[Stored data]
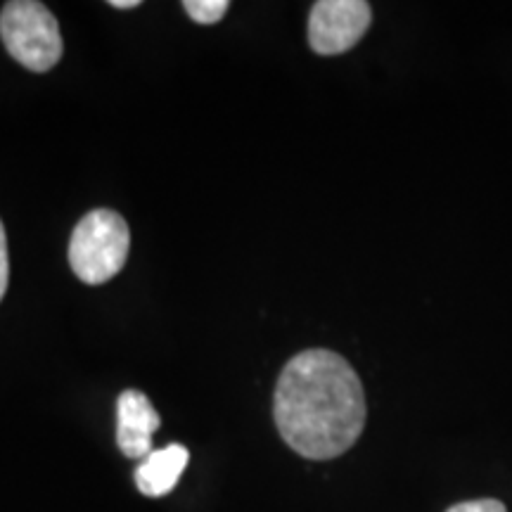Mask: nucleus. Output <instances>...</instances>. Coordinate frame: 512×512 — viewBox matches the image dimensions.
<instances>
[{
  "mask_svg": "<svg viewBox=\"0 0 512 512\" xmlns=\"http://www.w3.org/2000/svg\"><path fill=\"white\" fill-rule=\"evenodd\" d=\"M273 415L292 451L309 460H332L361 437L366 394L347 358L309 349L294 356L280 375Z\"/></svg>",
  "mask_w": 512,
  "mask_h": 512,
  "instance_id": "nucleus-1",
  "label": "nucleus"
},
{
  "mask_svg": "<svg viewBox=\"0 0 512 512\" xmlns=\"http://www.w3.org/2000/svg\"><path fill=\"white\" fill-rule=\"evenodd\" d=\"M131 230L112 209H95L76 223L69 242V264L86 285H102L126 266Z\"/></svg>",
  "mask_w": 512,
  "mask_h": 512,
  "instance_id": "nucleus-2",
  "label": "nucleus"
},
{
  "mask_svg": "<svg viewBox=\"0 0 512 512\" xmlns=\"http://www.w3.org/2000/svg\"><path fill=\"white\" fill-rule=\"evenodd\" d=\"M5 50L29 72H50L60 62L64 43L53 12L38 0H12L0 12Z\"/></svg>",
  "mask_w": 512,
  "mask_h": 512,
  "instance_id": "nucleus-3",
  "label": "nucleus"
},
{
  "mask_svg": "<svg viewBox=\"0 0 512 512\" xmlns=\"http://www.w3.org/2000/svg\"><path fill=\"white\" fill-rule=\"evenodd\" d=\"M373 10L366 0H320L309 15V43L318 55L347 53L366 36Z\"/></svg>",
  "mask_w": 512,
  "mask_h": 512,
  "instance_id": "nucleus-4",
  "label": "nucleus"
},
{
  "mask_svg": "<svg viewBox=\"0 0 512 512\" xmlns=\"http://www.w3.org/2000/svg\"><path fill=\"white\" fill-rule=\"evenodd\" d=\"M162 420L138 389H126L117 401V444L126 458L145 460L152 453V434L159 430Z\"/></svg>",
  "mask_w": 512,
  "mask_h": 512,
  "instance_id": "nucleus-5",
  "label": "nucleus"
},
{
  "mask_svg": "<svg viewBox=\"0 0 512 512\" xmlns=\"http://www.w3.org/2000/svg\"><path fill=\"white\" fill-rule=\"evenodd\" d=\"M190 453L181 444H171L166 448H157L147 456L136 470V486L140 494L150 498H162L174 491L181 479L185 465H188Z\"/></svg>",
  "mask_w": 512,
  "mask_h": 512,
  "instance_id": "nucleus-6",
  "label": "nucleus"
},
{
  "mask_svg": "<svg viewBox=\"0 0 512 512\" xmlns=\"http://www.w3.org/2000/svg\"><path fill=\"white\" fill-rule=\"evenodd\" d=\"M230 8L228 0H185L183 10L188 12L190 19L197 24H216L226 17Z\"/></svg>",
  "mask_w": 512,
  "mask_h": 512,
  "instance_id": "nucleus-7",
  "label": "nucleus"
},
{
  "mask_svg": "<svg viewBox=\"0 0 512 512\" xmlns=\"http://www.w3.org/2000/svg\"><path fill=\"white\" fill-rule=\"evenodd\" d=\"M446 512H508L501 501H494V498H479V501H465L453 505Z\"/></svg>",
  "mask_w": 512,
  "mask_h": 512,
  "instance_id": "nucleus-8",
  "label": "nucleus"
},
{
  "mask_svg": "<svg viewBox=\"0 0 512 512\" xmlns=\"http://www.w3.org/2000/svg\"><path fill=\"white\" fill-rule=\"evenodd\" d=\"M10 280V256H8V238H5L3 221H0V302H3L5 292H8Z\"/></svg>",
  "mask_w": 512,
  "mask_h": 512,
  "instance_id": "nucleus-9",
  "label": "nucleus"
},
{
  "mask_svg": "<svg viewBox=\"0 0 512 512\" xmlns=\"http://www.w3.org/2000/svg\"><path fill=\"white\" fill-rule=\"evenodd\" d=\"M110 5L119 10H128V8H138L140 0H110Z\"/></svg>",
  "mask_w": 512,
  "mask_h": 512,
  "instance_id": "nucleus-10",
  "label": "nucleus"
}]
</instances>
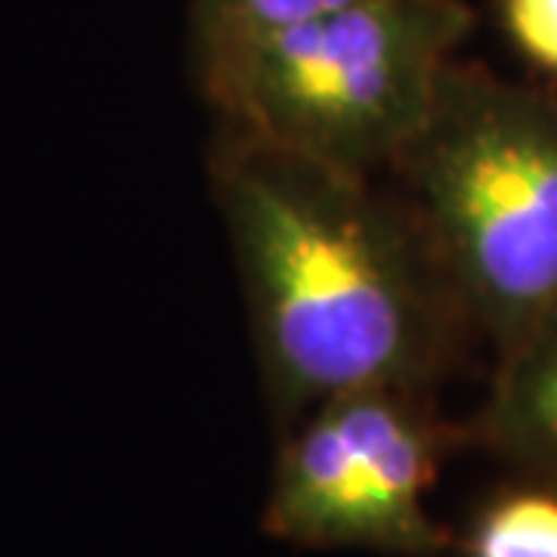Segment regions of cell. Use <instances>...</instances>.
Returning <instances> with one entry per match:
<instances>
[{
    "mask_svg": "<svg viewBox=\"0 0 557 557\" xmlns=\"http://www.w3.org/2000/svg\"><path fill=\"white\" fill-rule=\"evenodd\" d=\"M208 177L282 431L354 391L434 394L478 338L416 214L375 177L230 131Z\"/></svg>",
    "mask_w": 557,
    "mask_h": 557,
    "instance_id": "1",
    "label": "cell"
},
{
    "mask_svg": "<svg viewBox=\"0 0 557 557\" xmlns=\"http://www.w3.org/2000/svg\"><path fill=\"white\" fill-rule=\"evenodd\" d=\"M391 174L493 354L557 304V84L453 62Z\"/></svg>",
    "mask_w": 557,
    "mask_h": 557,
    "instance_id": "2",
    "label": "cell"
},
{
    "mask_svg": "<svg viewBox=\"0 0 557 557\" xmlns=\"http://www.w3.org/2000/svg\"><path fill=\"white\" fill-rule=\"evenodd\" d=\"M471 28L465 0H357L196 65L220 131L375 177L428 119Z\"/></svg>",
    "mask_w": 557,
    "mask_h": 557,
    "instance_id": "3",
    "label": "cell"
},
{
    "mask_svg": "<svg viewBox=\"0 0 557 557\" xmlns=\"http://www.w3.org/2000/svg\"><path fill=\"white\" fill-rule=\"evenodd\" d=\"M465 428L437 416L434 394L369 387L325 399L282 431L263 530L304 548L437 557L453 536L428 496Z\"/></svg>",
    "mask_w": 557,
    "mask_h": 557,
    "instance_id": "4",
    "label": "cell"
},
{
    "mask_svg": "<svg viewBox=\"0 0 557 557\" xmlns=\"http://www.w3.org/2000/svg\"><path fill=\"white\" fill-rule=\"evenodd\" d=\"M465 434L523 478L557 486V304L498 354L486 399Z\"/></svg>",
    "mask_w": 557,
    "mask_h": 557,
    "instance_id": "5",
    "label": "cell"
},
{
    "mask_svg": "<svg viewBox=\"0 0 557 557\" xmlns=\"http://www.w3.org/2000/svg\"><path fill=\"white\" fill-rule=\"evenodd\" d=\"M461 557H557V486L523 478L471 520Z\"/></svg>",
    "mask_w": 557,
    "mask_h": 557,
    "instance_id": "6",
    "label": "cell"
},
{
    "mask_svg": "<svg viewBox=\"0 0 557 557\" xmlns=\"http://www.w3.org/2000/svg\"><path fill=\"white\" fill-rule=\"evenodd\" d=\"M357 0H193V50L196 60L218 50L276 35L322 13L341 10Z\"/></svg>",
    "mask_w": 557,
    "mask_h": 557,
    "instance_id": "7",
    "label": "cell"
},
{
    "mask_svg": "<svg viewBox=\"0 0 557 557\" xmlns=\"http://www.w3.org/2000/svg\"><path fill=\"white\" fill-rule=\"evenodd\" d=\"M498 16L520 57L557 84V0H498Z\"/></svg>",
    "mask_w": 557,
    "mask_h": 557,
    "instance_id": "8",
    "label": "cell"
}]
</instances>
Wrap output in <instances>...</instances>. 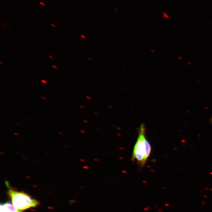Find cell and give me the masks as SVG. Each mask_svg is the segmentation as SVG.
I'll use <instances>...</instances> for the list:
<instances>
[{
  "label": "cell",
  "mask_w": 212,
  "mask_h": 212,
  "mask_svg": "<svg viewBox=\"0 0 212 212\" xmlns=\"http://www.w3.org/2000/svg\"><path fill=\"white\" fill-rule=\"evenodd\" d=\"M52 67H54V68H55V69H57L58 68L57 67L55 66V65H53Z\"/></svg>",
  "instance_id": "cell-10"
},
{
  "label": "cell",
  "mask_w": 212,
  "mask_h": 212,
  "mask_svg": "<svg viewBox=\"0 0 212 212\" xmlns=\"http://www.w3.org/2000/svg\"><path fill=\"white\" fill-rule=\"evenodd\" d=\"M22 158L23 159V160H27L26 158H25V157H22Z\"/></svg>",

[Your task] Copy the items from their first line through the line containing "415L292 451L309 460H332L361", putting "Reference frame" in place of "Coordinate frame" and keeping everything else the same. Leave the pictures out.

[Exercise answer]
Mask: nucleus. Output <instances>...</instances>. Reference frame: 512×512 — viewBox matches the image dimensions.
<instances>
[{
  "mask_svg": "<svg viewBox=\"0 0 512 512\" xmlns=\"http://www.w3.org/2000/svg\"><path fill=\"white\" fill-rule=\"evenodd\" d=\"M273 415L292 451L309 460H332L361 437L366 394L347 358L309 349L294 356L280 375Z\"/></svg>",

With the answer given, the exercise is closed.